Kevin Hansen

Personal information
- Full name: Kevin Hansen
- Born: 18 September 1927 Sydney, New South Wales, Australia
- Died: 29 January 1971 (aged 43) Sydney, New South Wales, Australia

Playing information
- Position: Prop
Club
| Years | Team | Pld | T | G | FG | P |
| 1947–53 | Western Suburbs | 110 | 19 | 0 | 0 | 57 |
| 1956 | Eastern Suburbs | 10 | 1 | 0 | 0 | 3 |
|  | Total | 120 | 20 | 0 | 0 | 60 |
Representative
| Years | Team | Pld | T | G | FG | P |
| 1949–55 | New South Wales | 4 | 2 | 0 | 0 | 6 |
| 1952 | Australia | 1 | 0 | 0 | 0 | 0 |
| 1947–53 | NSW City | 2 | 0 | 0 | 0 | 0 |
- Source:

= Kevin Hansen (rugby league) =

Australian rugby league footballer

Kevin Hansen (1927−1971) was an Australian professional rugby league footballer who played in the 1940s and 1950s. He played for Western Suburbs and Eastern Suburbs as a .

==Playing career==
Hansen made his debut for Western Suburbs in 1947. The following year he was a member of the Wests side which claimed their third premiership, defeating Balmain 8–5 in the grand final, with Hansen scoring the winning try.

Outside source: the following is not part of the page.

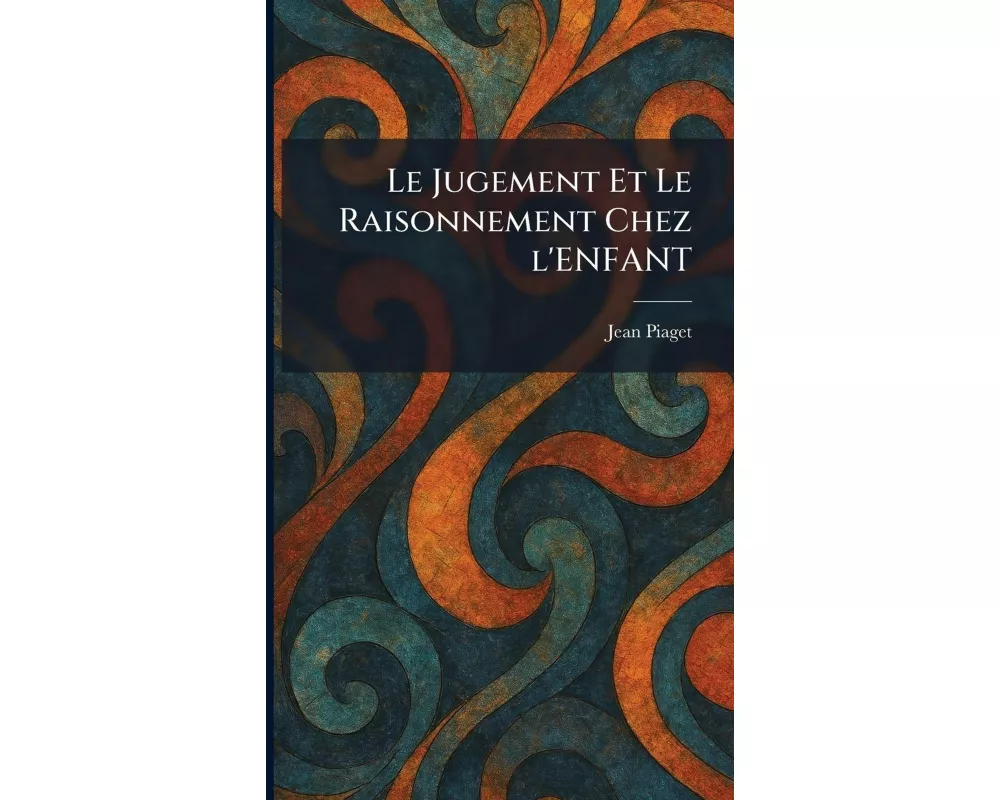 Le Jugement Et Le Raisonnement Chez L'enfant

In 1952, Hansen won his second premiership with Western Suburbs and the club's fourth as they defeated South Sydney 22–12 in the 1952 grand final. This would be the last premiership Western Suburbs would win before exiting the competition in 1999. Hansen played three more seasons with Wests before playing a single season with Eastern Suburbs then retiring.

At representative level, Hansen played for NSW City, New South Wales and Australia. He died in 1971 from leukemia, aged 43.